Given task
Reproduce each of the following entries verbatim, line for line.

-------- Input records

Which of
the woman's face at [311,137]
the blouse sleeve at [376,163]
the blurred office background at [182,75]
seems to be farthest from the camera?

----------------

The reply
Which of
the woman's face at [311,137]
the blouse sleeve at [376,163]
the blurred office background at [182,75]
seems to be farthest from the camera?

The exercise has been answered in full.